Regia di Giovanni Columbu vedi scheda film
La Sardegna più intima, quella misteriosa e tormentata delle montagne del Sopramonte, la stessa, proprio il Monte Corrasi, che accolse alcune scene drammatiche della Bibbia di Houston, viene rappresentata dal regista come luogo significativo, senza dimensioni spazio-temporali delimitate, dell'eterna e tormentata storia dell'uomo. Attraverso la lettura sinottica dei Vangeli, Giovanni Columbu restituisce all'umanità l'essenziale, indissolubile legame religioso (di tutte le religioni) con la terra. L'illusione atavica (e blasfema) dell’umanità di liberarsi da questo legame, viene svelata e irrisa attraverso le immagini immense di una natura che parla: attraverso il suono del vento, l’incombere freddo delle nuvole, l’inviolabilità degli anfratti rocciosi. E restituisce all’uomo il ruolo di piccolo essere, partecipe della complessità infinita e misteriosa del creato: un essere fragile e sgomento, pronto a farsi carnefice e vittima, esule senza pace dopo la preclusione assoluta al paradiso perduto.
La dimensione narrativa della passione di Gesù è profondamente poetica e religiosa: si fonda sulla comunicazione incisiva di espressioni e gesti, parole nette e brevi frasi, mentre la colonna sonora è affidata alla grande maestria di una natura selvaggia e per questo profondamente, autenticamente umana. Solo l’irrompere delicatissimo di un coro (anch’esso senza tempo) dopo il compimento della tragedia, esprime il sentimento di pietà del regista, in un abbraccio essenzialmente cristiano che non esclude nessuno dei protagonisti. Compresi il giovane traditore, schiacciato dalla vergogna, e i malvagi carnefici, intenti perennemente a tramare sotto le mura incombenti di un maestoso nuraghe.

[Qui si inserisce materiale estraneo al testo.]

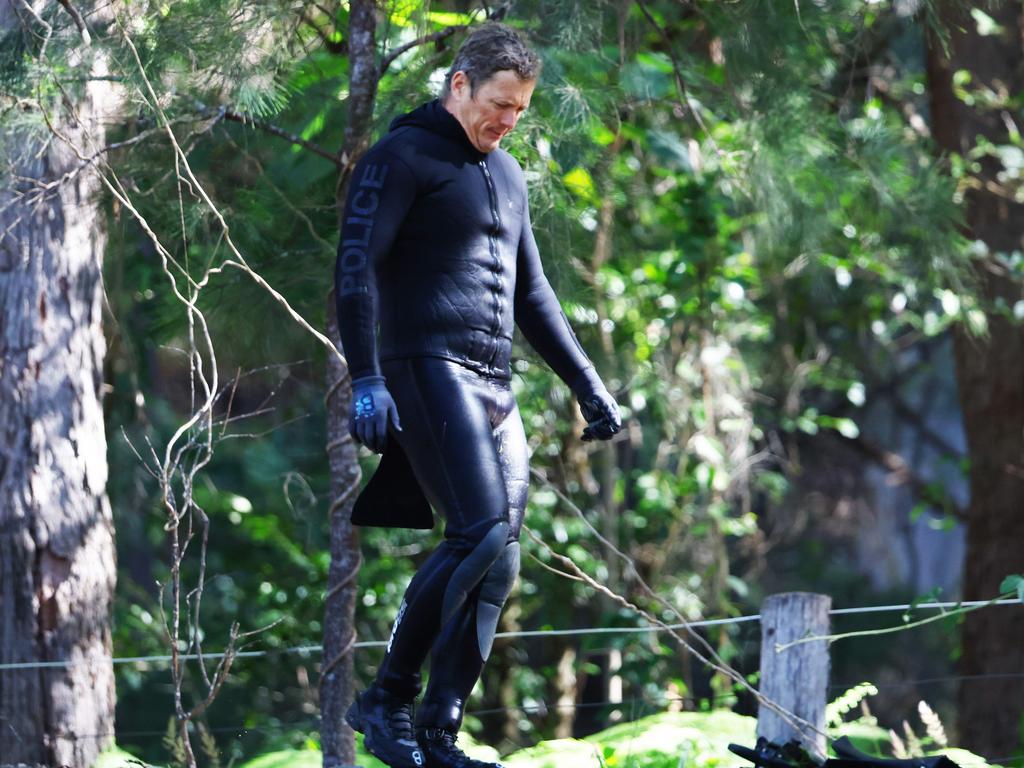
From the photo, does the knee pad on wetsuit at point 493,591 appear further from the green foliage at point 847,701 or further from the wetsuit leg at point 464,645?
the green foliage at point 847,701

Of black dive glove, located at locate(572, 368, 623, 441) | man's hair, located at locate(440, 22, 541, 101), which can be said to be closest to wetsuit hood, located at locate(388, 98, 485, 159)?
man's hair, located at locate(440, 22, 541, 101)

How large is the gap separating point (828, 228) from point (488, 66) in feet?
12.9

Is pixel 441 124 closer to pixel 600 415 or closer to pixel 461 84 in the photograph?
pixel 461 84

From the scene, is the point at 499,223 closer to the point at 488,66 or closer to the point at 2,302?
the point at 488,66

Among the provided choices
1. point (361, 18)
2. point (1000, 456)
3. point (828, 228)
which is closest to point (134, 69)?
point (361, 18)

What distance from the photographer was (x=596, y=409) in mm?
3836

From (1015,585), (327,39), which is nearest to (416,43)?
(327,39)

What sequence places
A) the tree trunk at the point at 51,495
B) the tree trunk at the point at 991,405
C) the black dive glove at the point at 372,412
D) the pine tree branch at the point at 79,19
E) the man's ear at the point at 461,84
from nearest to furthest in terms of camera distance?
the black dive glove at the point at 372,412 < the man's ear at the point at 461,84 < the pine tree branch at the point at 79,19 < the tree trunk at the point at 51,495 < the tree trunk at the point at 991,405

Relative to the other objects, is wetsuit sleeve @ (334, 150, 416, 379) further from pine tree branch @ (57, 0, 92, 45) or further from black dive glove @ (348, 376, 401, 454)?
pine tree branch @ (57, 0, 92, 45)

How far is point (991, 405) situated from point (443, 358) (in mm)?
6183

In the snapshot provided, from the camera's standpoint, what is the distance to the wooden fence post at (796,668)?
4004 mm

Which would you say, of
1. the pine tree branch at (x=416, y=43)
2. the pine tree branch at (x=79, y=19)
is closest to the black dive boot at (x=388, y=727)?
the pine tree branch at (x=416, y=43)

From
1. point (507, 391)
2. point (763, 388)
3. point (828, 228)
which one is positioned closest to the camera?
point (507, 391)

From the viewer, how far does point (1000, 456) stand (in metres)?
8.84
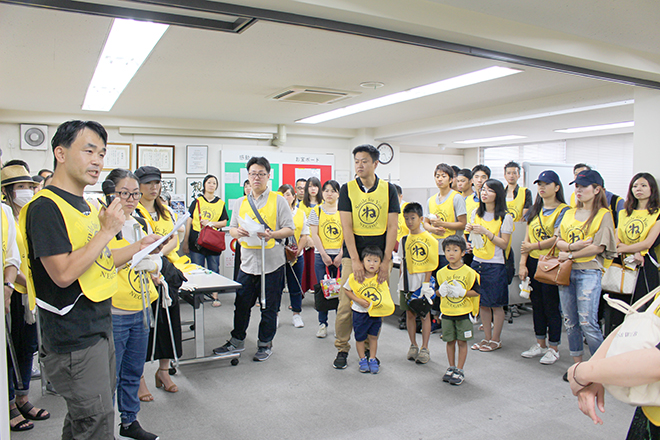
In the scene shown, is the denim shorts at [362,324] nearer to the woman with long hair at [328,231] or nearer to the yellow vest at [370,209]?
the yellow vest at [370,209]

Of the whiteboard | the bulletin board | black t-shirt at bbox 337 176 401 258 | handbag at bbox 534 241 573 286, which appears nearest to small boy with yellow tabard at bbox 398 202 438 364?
black t-shirt at bbox 337 176 401 258

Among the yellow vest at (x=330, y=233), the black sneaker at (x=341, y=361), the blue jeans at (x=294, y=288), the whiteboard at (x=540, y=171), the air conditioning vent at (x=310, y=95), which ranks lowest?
the black sneaker at (x=341, y=361)

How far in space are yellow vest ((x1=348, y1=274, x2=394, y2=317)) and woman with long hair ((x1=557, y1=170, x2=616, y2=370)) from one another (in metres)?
1.35

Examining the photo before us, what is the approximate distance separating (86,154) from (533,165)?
539 centimetres

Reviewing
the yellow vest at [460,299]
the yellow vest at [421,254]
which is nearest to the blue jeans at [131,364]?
the yellow vest at [460,299]

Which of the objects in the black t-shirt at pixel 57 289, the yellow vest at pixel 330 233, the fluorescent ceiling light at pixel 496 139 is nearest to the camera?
the black t-shirt at pixel 57 289

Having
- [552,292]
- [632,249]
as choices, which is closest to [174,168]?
[552,292]

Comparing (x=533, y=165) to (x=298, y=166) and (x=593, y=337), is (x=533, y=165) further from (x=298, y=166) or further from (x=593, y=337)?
(x=298, y=166)

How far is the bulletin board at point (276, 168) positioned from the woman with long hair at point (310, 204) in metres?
1.58

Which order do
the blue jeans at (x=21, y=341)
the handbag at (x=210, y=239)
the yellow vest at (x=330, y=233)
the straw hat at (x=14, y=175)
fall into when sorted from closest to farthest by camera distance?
the blue jeans at (x=21, y=341), the straw hat at (x=14, y=175), the yellow vest at (x=330, y=233), the handbag at (x=210, y=239)

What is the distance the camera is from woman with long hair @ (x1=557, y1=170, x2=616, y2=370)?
3307 mm

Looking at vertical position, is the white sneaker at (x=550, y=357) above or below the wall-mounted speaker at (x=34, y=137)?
below

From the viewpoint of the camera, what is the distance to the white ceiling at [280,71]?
306 centimetres

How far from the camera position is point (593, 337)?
10.9 ft
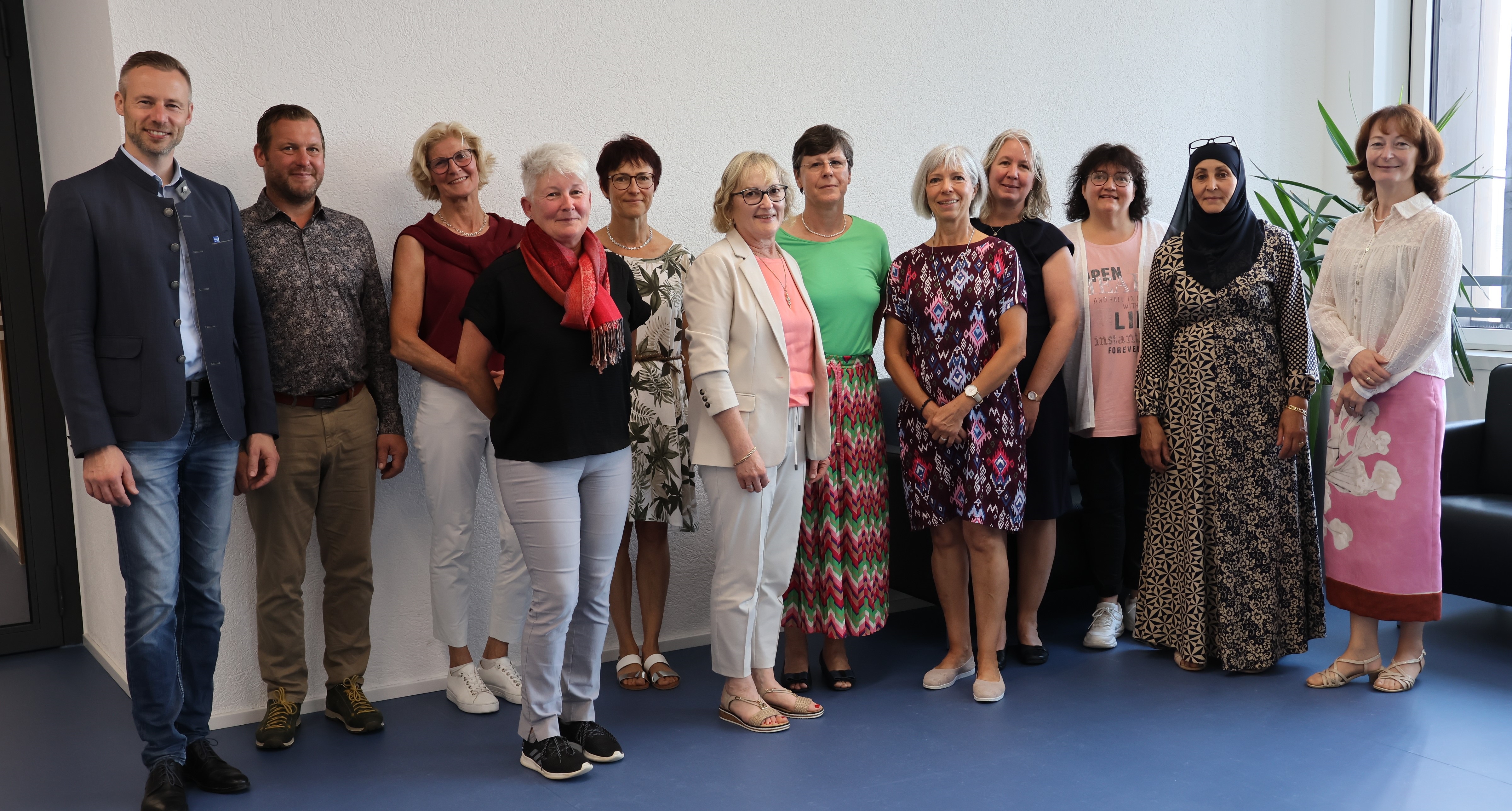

Straordinaria la sensibilità di Giovanni Columbu nella scelta dei protagonisti, non attori professionisti ma attori autentici di un’esistenza intimamente legata ai luoghi del contesto scenico. Anche la presenza “corale” e accorata di persone in cura presso un CSM di Cagliari sembra rispondere al bisogno di rappresentare, dell’uomo, la preziosa autenticità e insieme le infinite sfaccettature: restituendogli a dispetto delle manipolative semplificazioni mediatiche, l’essenza naturale della sua misteriosa, e religiosa, complessità.